* _Task directions_: All entries must be returned precisely as they appear.
───── Records supplied
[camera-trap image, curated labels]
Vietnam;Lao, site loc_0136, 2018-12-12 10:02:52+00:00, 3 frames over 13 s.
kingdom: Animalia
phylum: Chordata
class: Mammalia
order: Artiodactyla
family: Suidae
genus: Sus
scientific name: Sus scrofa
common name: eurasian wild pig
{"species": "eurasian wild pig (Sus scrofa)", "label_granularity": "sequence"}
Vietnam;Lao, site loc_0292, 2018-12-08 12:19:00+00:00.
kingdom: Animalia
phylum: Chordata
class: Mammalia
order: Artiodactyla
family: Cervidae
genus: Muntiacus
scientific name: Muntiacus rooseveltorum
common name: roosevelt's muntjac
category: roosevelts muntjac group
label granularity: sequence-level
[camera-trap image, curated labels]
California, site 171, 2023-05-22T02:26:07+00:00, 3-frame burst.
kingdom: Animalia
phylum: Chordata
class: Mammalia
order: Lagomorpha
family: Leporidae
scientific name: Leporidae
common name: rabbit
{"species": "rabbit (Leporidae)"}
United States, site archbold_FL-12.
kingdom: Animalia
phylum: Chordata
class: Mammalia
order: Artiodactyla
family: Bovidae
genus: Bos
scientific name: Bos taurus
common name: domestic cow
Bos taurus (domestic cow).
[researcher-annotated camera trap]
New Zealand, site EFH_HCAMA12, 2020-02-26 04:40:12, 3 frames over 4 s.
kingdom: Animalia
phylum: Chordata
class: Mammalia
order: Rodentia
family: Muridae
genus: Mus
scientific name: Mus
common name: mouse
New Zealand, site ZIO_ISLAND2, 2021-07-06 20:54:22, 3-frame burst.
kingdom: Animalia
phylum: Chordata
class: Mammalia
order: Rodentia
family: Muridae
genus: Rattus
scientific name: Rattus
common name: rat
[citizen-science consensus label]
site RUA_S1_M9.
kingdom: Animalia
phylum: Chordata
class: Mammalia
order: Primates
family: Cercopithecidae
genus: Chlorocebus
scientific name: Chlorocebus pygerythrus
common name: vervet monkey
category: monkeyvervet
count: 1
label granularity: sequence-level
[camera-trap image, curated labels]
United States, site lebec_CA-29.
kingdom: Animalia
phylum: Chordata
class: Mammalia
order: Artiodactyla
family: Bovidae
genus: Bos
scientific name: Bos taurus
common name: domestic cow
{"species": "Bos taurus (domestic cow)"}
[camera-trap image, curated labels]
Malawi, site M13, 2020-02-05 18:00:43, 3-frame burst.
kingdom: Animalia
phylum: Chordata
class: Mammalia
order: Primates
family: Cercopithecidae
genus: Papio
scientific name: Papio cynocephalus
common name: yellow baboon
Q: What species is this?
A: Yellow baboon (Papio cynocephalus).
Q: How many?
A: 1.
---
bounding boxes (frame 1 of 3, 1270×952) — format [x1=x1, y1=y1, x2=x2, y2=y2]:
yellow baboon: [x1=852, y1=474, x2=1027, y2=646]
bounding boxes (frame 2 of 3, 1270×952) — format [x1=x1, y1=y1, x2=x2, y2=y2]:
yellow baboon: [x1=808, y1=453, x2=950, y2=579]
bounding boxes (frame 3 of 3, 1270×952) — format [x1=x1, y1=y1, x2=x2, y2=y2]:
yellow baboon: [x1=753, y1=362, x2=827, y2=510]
──────────
* _Answer to the exercise_:
[camera-trap image, curated labels]
Vietnam;Lao, site loc_0136, 2018-12-12 10:02:52+00:00, 3 frames over 13 s.
kingdom: Animalia
phylum: Chordata
class: Mammalia
order: Artiodactyla
family: Suidae
genus: Sus
scientific name: Sus scrofa
common name: eurasian wild pig
{"species": "eurasian wild pig (Sus scrofa)", "label_granularity": "sequence"}
Vietnam;Lao, site loc_0292, 2018-12-08 12:19:00+00:00.
kingdom: Animalia
phylum: Chordata
class: Mammalia
order: Artiodactyla
family: Cervidae
genus: Muntiacus
scientific name: Muntiacus rooseveltorum
common name: roosevelt's muntjac
category: roosevelts muntjac group
label granularity: sequence-level
[camera-trap image, curated labels]
California, site 171, 2023-05-22T02:26:07+00:00, 3-frame burst.
kingdom: Animalia
phylum: Chordata
class: Mammalia
order: Lagomorpha
family: Leporidae
scientific name: Leporidae
common name: rabbit
{"species": "rabbit (Leporidae)"}
United States, site archbold_FL-12.
kingdom: Animalia
phylum: Chordata
class: Mammalia
order: Artiodactyla
family: Bovidae
genus: Bos
scientific name: Bos taurus
common name: domestic cow
Bos taurus (domestic cow).
[researcher-annotated camera trap]
New Zealand, site EFH_HCAMA12, 2020-02-26 04:40:12, 3 frames over 4 s.
kingdom: Animalia
phylum: Chordata
class: Mammalia
order: Rodentia
family: Muridae
genus: Mus
scientific name: Mus
common name: mouse
New Zealand, site ZIO_ISLAND2, 2021-07-06 20:54:22, 3-frame burst.
kingdom: Animalia
phylum: Chordata
class: Mammalia
order: Rodentia
family: Muridae
genus: Rattus
scientific name: Rattus
common name: rat
[citizen-science consensus label]
site RUA_S1_M9.
kingdom: Animalia
phylum: Chordata
class: Mammalia
order: Primates
family: Cercopithecidae
genus: Chlorocebus
scientific name: Chlorocebus pygerythrus
common name: vervet monkey
category: monkeyvervet
count: 1
label granularity: sequence-level
[camera-trap image, curated labels]
United States, site lebec_CA-29.
kingdom: Animalia
phylum: Chordata
class: Mammalia
order: Artiodactyla
family: Bovidae
genus: Bos
scientific name: Bos taurus
common name: domestic cow
{"species": "Bos taurus (domestic cow)"}
[camera-trap image, curated labels]
Malawi, site M13, 2020-02-05 18:00:43, 3-frame burst.
kingdom: Animalia
phylum: Chordata
class: Mammalia
order: Primates
family: Cercopithecidae
genus: Papio
scientific name: Papio cynocephalus
common name: yellow baboon
Q: What species is this?
A: Yellow baboon (Papio cynocephalus).
Q: How many?
A: 1.
---
bounding boxes (frame 1 of 3, 1270×952) — format [x1=x1, y1=y1, x2=x2, y2=y2]:
yellow baboon: [x1=852, y1=474, x2=1027, y2=646]
bounding boxes (frame 2 of 3, 1270×952) — format [x1=x1, y1=y1, x2=x2, y2=y2]:
yellow baboon: [x1=808, y1=453, x2=950, y2=579]
bounding boxes (frame 3 of 3, 1270×952) — format [x1=x1, y1=y1, x2=x2, y2=y2]:
yellow baboon: [x1=753, y1=362, x2=827, y2=510]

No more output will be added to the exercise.